### Exercise inputs

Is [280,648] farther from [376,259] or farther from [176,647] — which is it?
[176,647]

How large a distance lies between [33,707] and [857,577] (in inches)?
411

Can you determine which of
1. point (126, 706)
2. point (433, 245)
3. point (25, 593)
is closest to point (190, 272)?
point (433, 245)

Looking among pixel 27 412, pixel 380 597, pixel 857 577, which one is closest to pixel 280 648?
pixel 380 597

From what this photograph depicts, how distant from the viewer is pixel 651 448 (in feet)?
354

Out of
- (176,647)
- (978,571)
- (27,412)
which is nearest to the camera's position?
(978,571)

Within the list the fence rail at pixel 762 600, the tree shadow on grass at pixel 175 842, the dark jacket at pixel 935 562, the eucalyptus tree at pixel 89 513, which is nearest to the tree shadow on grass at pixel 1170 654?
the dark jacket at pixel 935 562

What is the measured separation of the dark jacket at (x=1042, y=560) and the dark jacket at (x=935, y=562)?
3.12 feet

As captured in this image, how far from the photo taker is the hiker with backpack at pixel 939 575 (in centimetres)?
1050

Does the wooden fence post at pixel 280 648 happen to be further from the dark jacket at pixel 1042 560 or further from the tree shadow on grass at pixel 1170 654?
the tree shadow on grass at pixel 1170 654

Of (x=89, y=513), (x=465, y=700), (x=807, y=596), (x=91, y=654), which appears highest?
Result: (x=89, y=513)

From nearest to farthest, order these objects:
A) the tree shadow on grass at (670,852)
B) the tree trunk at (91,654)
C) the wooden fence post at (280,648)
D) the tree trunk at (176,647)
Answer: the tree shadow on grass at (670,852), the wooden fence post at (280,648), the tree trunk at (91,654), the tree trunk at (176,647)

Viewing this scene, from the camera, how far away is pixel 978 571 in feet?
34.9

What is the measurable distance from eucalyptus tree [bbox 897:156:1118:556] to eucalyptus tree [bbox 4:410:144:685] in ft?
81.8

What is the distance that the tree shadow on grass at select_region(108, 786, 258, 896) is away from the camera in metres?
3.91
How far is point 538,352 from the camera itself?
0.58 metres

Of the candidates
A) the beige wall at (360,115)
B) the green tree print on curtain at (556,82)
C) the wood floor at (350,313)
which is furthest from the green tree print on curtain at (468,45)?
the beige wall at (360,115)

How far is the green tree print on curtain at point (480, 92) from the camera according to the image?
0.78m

### Task prompt
Put every line of the records above into one numbered list, leaving out the blank lines.

### Written reply
1. Is [280,648] farther from [376,259] or farther from [176,647] — which is it?
2. [176,647]
3. How large a distance lies between [33,707] and [857,577] (in inches)?
4. 411
5. Can you determine which of
6. 1. point (126, 706)
7. 2. point (433, 245)
8. 3. point (25, 593)
9. is closest to point (190, 272)?
10. point (433, 245)
11. Looking among pixel 27 412, pixel 380 597, pixel 857 577, which one is closest to pixel 280 648?
12. pixel 380 597
13. From what this photograph depicts, how distant from the viewer is pixel 651 448 (in feet)?
14. 354
15. Out of
16. - (176,647)
17. - (978,571)
18. - (27,412)
19. which is nearest to the camera's position?
20. (978,571)
21. Within the list the fence rail at pixel 762 600, the tree shadow on grass at pixel 175 842, the dark jacket at pixel 935 562, the eucalyptus tree at pixel 89 513, which is nearest to the tree shadow on grass at pixel 1170 654?
22. the dark jacket at pixel 935 562
23. What is the measured separation of the dark jacket at (x=1042, y=560) and the dark jacket at (x=935, y=562)?
24. 3.12 feet
25. As captured in this image, how far from the photo taker is the hiker with backpack at pixel 939 575 (in centimetres)?
26. 1050
27. Does the wooden fence post at pixel 280 648 happen to be further from the dark jacket at pixel 1042 560 or further from the tree shadow on grass at pixel 1170 654?
28. the tree shadow on grass at pixel 1170 654
29. Of (x=89, y=513), (x=465, y=700), (x=807, y=596), (x=91, y=654), which appears highest?
30. Result: (x=89, y=513)
31. From nearest to farthest, order these objects:
32. A) the tree shadow on grass at (670,852)
33. B) the tree trunk at (91,654)
34. C) the wooden fence post at (280,648)
35. D) the tree trunk at (176,647)
36. Answer: the tree shadow on grass at (670,852), the wooden fence post at (280,648), the tree trunk at (91,654), the tree trunk at (176,647)
37. Viewing this scene, from the camera, how far away is pixel 978 571 in feet?
38. 34.9
39. What is the measurable distance from eucalyptus tree [bbox 897:156:1118:556] to eucalyptus tree [bbox 4:410:144:685] in ft?
40. 81.8
41. What is the distance that the tree shadow on grass at select_region(108, 786, 258, 896) is away from the camera in metres?
42. 3.91
43. How far is point 538,352 from the camera itself?
44. 0.58 metres
45. Of the candidates
46. A) the beige wall at (360,115)
47. B) the green tree print on curtain at (556,82)
48. C) the wood floor at (350,313)
49. which is furthest from the green tree print on curtain at (468,45)?
50. the beige wall at (360,115)
51. How far is the green tree print on curtain at point (480, 92) from the camera according to the image?
52. 0.78m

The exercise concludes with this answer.